Allred disagreed, citing that the country’s deaths count for more than 20% of global deaths.
The candidates differ on the United States’ role in foreign policy as well, though both are strong supporters of Israel and oppose the Boycott, Divestment and Sanctions against Israel movement.
“The president has walked away, questioned or says these institutions have not served purpose anymore. We’ve abandoned our fundamental values. I’ve been working to re-assert our role in foreign policy especially as member of the Foreign Policy Committee,” Allred said.
But our European allies are not paying their fair share into democratic institutions such as the United Nations, Collins said, pivoting to the topic of Israel. “I stand with former U.N. ambassador Nikki Haley, who stood for Israel.” She added, “I’m 100% behind a two- state solution.”

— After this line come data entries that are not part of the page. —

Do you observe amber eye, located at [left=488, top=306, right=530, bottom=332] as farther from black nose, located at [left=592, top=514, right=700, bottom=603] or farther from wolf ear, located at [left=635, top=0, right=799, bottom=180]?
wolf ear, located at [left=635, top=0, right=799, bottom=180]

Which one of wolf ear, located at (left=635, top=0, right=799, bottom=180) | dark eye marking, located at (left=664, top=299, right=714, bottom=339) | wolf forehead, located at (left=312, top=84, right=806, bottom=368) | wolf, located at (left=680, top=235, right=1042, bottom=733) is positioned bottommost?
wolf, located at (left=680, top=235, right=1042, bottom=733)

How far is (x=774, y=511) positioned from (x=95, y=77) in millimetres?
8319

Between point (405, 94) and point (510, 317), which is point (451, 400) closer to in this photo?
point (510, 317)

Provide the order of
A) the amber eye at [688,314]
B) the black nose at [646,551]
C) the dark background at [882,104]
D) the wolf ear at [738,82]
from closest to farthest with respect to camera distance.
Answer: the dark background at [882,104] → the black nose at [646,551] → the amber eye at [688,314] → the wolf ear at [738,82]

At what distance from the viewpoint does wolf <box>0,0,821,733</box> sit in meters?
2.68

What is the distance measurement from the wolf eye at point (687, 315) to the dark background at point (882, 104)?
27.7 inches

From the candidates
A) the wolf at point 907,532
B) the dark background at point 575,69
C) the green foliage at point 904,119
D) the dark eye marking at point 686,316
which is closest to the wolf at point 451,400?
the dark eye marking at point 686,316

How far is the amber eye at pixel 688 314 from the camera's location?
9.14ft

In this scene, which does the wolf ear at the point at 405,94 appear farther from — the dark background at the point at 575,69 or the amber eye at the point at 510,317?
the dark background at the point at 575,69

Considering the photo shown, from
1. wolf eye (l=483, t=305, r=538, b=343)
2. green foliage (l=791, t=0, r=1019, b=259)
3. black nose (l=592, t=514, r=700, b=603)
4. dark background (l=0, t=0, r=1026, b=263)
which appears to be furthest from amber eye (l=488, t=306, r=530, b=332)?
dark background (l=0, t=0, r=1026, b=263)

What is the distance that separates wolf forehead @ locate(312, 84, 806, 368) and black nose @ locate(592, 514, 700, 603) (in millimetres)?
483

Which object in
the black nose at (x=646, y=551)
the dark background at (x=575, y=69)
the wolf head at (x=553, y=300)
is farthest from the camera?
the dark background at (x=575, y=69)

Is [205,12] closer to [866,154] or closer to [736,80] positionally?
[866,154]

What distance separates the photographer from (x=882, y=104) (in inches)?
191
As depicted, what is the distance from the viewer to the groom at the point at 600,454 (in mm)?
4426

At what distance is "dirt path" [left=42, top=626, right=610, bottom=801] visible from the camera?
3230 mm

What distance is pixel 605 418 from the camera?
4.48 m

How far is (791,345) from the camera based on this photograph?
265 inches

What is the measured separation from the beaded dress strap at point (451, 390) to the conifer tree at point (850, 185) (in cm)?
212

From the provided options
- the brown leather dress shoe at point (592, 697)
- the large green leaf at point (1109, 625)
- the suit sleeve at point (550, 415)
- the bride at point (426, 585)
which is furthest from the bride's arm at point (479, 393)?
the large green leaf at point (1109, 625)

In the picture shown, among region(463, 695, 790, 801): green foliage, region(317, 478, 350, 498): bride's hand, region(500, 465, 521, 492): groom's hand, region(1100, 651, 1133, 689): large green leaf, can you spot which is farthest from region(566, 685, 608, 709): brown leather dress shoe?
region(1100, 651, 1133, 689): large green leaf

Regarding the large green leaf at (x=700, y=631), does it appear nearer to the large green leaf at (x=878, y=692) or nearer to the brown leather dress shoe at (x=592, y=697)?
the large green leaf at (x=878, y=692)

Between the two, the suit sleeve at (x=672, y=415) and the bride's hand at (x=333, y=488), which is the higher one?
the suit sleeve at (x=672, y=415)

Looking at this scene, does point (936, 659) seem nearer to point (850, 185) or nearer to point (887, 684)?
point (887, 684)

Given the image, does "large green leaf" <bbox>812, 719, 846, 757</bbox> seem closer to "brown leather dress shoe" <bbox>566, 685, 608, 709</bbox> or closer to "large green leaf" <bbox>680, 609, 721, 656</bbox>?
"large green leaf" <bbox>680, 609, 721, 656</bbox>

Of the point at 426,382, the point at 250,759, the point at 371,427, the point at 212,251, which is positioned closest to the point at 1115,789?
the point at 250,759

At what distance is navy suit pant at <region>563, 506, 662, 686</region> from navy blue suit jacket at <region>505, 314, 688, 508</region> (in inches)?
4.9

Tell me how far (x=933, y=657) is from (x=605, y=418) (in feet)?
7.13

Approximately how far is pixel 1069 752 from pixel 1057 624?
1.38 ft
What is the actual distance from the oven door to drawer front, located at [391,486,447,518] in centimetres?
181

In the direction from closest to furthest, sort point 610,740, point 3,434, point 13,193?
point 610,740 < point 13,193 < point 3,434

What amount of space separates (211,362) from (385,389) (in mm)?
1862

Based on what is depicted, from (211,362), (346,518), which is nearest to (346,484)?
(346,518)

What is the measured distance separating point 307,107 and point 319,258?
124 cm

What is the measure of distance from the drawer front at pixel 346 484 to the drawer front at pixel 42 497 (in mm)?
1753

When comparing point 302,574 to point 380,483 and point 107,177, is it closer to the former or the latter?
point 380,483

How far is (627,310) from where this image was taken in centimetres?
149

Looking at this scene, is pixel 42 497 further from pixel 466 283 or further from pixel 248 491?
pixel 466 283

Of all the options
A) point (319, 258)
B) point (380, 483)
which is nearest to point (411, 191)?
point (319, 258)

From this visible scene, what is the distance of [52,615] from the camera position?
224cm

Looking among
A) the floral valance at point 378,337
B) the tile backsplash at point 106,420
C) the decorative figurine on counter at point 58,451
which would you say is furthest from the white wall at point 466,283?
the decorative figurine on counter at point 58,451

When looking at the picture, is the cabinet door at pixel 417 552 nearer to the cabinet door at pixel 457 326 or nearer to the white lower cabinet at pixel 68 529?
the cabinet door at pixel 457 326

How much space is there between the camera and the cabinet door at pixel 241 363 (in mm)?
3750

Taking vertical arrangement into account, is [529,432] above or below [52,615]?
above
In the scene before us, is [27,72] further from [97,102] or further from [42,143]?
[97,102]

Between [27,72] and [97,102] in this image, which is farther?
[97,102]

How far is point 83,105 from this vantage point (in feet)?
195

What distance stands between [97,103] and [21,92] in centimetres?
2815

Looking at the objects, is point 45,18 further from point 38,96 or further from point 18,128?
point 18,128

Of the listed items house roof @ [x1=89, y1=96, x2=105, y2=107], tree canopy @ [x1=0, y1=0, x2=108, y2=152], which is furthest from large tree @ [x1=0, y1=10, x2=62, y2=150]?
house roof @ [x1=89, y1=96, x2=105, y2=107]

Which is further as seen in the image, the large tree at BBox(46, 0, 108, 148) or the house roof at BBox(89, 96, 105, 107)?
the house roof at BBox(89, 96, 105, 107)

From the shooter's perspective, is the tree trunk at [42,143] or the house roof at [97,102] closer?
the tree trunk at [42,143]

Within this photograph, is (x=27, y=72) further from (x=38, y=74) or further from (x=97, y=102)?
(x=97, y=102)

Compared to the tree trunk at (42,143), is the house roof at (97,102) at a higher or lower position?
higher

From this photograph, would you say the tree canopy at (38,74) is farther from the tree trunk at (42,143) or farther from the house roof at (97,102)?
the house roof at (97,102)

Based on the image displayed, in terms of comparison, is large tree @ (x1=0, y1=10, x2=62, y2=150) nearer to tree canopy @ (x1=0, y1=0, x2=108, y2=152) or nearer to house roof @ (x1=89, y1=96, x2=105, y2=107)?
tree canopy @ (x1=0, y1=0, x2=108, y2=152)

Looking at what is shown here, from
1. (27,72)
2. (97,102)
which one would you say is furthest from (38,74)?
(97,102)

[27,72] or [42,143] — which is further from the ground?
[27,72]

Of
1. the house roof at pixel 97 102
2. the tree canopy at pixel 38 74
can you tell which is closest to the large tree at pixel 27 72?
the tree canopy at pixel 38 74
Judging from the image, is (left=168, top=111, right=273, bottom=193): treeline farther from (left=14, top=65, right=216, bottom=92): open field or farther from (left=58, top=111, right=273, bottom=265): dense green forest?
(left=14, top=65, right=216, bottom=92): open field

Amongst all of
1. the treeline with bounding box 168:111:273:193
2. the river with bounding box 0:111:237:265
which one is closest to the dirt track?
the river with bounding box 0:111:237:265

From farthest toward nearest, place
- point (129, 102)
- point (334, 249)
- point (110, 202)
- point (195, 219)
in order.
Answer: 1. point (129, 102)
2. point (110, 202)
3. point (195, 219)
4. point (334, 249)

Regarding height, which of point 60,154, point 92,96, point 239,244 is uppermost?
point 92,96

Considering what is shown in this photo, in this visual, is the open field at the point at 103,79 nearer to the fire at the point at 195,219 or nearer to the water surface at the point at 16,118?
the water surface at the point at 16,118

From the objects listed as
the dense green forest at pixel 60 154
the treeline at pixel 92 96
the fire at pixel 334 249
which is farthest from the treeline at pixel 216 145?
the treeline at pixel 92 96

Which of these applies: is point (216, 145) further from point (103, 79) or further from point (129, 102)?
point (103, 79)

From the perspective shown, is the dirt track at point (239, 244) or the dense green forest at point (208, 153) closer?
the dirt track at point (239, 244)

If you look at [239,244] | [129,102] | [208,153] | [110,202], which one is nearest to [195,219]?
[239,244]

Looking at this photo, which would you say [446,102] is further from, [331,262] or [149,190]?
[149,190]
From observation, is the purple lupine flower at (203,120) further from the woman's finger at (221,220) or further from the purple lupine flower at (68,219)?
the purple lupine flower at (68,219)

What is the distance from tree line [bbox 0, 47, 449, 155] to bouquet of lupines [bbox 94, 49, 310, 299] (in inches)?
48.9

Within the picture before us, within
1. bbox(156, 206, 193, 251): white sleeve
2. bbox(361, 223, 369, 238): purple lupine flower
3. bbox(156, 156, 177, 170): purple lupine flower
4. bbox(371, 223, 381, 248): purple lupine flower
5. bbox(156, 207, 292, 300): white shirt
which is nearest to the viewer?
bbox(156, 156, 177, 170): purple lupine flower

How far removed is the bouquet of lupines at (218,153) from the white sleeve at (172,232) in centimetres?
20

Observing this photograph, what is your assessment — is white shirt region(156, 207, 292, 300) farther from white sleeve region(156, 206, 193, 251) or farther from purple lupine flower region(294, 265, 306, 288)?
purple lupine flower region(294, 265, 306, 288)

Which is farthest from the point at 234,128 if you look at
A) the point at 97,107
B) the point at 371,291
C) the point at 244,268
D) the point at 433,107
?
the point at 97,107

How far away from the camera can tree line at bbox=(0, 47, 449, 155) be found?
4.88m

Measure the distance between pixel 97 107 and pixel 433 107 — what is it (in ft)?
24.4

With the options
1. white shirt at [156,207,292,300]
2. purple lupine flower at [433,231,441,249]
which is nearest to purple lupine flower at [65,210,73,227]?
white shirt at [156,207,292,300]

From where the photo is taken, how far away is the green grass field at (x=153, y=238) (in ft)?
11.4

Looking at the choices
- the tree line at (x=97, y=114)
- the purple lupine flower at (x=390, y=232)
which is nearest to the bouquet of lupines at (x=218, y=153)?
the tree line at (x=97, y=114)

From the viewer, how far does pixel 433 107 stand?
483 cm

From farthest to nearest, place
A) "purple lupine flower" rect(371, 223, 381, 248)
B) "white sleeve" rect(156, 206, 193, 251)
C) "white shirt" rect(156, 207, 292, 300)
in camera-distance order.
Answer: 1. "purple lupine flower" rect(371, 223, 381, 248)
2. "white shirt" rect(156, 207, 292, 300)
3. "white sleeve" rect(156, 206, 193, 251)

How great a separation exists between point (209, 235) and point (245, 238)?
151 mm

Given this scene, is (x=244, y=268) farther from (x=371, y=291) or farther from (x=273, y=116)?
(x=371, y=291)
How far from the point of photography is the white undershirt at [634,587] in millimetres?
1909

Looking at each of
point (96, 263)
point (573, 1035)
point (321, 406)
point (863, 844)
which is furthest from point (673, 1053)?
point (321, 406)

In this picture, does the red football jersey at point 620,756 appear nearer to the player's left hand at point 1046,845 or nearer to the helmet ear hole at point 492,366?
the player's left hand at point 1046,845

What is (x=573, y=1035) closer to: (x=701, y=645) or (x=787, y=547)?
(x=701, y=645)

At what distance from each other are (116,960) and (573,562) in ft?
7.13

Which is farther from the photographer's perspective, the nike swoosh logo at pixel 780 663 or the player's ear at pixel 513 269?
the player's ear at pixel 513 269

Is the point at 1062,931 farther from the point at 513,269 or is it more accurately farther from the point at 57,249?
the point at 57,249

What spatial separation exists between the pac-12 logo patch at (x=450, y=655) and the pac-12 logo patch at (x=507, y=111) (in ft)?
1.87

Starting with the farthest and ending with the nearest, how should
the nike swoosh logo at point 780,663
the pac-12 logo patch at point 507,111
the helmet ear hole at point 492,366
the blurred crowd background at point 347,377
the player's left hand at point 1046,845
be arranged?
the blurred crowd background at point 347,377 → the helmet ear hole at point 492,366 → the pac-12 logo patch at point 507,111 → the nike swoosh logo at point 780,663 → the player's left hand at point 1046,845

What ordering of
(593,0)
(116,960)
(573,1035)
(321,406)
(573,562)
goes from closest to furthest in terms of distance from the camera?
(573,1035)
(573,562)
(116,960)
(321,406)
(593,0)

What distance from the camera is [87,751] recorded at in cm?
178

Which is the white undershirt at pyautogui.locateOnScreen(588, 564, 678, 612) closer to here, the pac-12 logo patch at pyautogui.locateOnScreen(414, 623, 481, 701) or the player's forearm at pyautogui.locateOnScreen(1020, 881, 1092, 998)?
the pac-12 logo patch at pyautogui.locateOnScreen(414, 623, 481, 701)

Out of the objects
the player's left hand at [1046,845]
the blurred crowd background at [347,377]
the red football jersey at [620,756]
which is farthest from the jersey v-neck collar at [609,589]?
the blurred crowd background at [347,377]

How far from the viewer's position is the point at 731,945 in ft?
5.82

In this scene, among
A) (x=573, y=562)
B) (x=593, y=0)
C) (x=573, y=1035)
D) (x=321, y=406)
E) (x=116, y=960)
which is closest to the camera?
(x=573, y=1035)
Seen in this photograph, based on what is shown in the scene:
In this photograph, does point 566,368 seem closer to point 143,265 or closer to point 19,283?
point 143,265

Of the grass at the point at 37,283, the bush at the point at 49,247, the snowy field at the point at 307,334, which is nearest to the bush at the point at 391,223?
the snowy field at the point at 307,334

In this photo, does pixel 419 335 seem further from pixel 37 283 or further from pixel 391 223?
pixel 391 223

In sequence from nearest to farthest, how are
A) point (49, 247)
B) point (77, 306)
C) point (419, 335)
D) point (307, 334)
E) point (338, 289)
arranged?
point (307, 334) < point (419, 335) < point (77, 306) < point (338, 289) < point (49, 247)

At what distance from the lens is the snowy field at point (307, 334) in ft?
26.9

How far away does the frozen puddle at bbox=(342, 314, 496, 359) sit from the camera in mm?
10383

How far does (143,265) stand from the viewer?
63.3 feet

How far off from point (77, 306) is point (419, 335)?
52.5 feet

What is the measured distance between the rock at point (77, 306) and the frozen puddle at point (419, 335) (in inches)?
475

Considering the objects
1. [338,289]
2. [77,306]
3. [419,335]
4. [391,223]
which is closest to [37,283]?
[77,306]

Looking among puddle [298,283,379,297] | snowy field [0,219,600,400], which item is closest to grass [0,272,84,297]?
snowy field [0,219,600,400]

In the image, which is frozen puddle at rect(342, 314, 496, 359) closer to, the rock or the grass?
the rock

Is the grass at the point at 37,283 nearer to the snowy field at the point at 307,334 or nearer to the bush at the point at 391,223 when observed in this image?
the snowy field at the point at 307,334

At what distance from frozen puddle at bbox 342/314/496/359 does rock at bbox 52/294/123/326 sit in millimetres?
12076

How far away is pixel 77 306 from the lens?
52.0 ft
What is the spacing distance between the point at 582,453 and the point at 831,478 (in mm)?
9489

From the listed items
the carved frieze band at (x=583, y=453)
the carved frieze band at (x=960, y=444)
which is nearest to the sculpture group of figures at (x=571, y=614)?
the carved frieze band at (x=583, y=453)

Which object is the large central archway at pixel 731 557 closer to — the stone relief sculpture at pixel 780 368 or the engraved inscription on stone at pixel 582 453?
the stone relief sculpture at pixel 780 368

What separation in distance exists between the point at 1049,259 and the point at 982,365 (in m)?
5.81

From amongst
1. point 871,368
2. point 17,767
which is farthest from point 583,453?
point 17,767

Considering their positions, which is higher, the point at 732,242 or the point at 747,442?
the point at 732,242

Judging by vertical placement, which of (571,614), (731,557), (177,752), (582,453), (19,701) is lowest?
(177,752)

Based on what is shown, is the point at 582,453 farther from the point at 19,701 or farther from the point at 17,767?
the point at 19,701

Allred, who visited the region as part of a congressional delegation, called Israel one of the country’s strongest allies. “The only clear way forward is a two-state solution where both have security and autonomy,” he said.
He strongly opposes the BDS movement. He co-sponsored a 2019 bipartisan nonbinding resolution condemning the movement. It passed 398 to 17.
“The BDS movement is trying to delegitimize Israel. No one serious is supportive of this movement. We need to tamp down efforts like this because of the diaspora and need for a Jewish homeland.”
The debate was moderated by KERA 90.1 Senior Editor Sam Baker. Almost 700 people watched the debate live by registering through Zoom, while another 1,400 watched the Facebook Live stream. Subsequently the debate has been watched several hundred times on Facebook, and C-SPAN has rebroadcast it twice. The debate is still available to view on the AJC-Dallas Facebook page.
Election Day is Nov. 3. Early voting ends Friday, Oct. 30.